2.5.2.3  Assistant Surgeon Modifiers: When comparing two line items which have the same CPT-4 value (all five positions), if either of the CPT-4 Modifiers on one of the line items has a value of 80, 81, 82, or AS and neither of the CPT-4 Modifiers on the other line item has any of these values.
2.5.2.4  Left/Right: When comparing two line items which have the same CPT-4 value (all five positions), if either of the CPT-4 Modifiers on one of the line items has a value of RT and either of the CPT-4 Modifiers on the other line item has a value of LT.
2.5.2.5  Professional/Technical Components: When comparing two line items which have the same CPT-4 value (all five positions), if either of the CPT-4 Modifiers on one of the line items has a value of 26 and either of the CPT-4 Modifiers on the other line item has a value of TC.
2.5.2.6  Ambulance Services: When comparing two line items which have the same CPT-4 value (all five positions) and that CPT-4 value is in the range of A0021 through A0999, if the values of the first CPT-4 Modifier (CPT_4_1) on the two line items are not equal.
2.5.3  Other Exclusions
After potential duplicate claims have been identified and grouped into claim sets, a final test is applied to exclude certain types of claim sets least likely to contain actual duplicate claims. Claim sets are excluded if they meet any of the following conditions:
2.5.3.1  The claim set contains less than two claims after the elimination of claims in the set due to any of the previously listed exclusion criteria.

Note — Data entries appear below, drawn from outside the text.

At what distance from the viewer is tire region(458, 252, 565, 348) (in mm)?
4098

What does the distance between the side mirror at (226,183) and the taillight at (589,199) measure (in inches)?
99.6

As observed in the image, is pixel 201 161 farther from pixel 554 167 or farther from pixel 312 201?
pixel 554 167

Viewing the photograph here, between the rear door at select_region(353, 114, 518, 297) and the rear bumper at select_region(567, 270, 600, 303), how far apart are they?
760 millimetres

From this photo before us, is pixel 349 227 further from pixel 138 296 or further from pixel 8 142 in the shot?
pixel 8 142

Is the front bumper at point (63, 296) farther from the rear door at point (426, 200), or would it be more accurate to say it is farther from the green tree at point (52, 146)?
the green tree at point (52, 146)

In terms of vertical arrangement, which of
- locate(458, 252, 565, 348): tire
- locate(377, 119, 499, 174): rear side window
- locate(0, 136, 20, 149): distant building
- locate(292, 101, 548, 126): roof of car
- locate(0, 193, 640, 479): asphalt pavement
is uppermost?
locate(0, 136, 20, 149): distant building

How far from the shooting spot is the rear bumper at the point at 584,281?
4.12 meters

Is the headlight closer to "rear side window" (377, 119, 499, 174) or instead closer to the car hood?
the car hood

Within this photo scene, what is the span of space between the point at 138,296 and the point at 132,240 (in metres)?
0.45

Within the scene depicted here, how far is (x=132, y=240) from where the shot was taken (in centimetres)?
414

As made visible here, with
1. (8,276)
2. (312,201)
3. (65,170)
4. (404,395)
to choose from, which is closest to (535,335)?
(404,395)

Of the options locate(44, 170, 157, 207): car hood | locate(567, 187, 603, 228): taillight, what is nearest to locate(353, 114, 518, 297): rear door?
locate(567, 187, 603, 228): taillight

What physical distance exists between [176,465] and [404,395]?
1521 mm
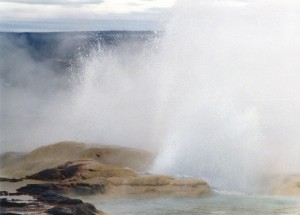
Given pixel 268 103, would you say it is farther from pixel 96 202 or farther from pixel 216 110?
pixel 96 202

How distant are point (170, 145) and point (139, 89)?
2926mm

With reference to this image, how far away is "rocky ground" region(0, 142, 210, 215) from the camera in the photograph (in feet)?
33.9

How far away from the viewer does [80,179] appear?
35.6 ft

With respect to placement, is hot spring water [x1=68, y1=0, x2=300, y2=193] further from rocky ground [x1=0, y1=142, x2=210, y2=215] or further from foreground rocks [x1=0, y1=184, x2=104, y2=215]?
foreground rocks [x1=0, y1=184, x2=104, y2=215]

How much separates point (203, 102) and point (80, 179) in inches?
108

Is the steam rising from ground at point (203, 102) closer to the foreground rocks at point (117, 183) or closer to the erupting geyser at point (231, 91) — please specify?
the erupting geyser at point (231, 91)

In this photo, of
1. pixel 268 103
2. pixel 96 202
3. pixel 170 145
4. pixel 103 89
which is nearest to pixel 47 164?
pixel 96 202

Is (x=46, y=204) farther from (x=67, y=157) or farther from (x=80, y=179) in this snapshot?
(x=67, y=157)

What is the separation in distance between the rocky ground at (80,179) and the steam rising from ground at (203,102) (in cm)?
32

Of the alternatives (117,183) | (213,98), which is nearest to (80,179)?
(117,183)

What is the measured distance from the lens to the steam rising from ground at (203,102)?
1128cm

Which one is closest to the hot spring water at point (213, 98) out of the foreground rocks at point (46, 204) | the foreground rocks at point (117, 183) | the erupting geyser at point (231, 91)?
the erupting geyser at point (231, 91)

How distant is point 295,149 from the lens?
457 inches

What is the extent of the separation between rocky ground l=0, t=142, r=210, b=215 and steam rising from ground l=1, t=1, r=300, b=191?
320mm
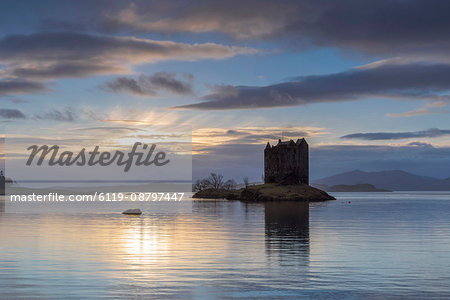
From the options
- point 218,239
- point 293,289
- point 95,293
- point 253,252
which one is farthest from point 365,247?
point 95,293

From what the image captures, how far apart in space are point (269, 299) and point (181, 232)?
39.8 metres

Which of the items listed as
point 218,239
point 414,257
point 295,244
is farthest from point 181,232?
point 414,257

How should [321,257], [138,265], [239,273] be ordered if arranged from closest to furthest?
[239,273] → [138,265] → [321,257]

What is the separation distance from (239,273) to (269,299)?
7.74 meters

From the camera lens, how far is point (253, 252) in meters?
42.1

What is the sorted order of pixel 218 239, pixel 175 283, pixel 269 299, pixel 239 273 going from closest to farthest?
pixel 269 299, pixel 175 283, pixel 239 273, pixel 218 239

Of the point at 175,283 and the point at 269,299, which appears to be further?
the point at 175,283

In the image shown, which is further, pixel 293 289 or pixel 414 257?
pixel 414 257

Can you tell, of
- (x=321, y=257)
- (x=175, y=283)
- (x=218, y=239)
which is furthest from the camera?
(x=218, y=239)

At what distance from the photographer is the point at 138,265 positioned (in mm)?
35094

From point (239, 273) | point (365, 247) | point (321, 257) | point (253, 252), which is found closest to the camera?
point (239, 273)

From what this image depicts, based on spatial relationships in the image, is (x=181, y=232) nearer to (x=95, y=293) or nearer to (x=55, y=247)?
(x=55, y=247)

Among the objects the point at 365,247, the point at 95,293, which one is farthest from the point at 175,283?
the point at 365,247

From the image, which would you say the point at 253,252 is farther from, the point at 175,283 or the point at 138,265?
the point at 175,283
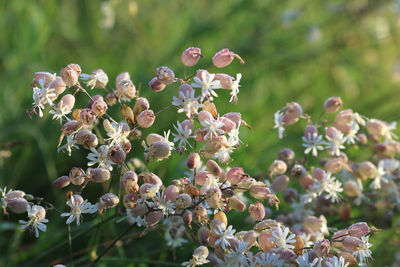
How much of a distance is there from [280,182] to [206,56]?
0.56 metres

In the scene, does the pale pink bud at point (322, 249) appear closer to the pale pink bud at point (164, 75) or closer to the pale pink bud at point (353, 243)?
the pale pink bud at point (353, 243)

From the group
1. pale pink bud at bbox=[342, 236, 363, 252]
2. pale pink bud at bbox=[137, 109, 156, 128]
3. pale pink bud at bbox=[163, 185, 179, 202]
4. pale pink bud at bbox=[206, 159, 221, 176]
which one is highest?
pale pink bud at bbox=[137, 109, 156, 128]

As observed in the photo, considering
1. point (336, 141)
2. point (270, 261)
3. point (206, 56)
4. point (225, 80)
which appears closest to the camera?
point (270, 261)

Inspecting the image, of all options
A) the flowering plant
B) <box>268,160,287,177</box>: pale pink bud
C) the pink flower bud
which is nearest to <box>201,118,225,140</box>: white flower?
the flowering plant

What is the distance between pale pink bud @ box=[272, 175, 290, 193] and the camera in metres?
0.86

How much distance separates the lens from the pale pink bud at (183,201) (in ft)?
2.18

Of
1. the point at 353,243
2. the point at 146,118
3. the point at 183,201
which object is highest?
the point at 146,118

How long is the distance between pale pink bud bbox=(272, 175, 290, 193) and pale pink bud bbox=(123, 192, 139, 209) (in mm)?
301

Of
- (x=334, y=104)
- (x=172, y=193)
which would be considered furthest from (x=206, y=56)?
(x=172, y=193)

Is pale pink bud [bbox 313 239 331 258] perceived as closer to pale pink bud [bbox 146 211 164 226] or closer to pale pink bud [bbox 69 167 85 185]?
pale pink bud [bbox 146 211 164 226]

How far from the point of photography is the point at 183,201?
0.66 meters

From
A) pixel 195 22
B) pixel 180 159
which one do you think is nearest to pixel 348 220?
pixel 180 159

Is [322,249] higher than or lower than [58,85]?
lower

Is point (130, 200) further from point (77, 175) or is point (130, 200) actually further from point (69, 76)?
point (69, 76)
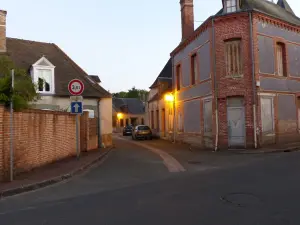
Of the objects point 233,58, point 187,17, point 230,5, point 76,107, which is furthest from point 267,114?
point 76,107

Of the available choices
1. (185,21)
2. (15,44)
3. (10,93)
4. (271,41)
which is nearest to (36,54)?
(15,44)

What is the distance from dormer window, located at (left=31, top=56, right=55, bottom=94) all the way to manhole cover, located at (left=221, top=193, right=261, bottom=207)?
14.9 m

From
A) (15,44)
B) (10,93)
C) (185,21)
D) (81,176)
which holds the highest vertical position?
(185,21)

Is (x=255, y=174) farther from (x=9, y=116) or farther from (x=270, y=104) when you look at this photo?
(x=270, y=104)

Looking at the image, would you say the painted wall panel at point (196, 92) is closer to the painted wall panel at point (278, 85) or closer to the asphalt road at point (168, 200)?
the painted wall panel at point (278, 85)

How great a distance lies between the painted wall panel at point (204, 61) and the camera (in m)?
17.1

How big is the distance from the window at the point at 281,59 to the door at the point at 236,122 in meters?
3.86

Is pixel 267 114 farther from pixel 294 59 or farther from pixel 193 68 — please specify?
pixel 193 68

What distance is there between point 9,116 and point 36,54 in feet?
46.1

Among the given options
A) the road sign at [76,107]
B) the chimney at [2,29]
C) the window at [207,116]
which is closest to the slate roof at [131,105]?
the chimney at [2,29]

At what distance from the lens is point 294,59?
1811 cm

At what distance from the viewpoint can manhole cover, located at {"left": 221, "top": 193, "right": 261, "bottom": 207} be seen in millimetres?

2.5.3.2  The set is a “Mother-Baby” claim set and contains no more than two claims, where one claim has a 6... series principal diagnosis code (mother - O00-O9A) and the other claim has a V or Z... series principal diagnosis code (baby - Z38...). (Applies only to institutional claims.)
2.5.3.3  The set is a “Multiple Birth” claim set and contains no more than two claims, where both claims have V31... through V39... (International Classification of Diseases, 9th Revision (ICD-9)) or Z38.1 through Z38.8 (International Classification of Diseases, 9th Revision (ICD-10)) series principal diagnosis codes. (Applies only to institutional claims.)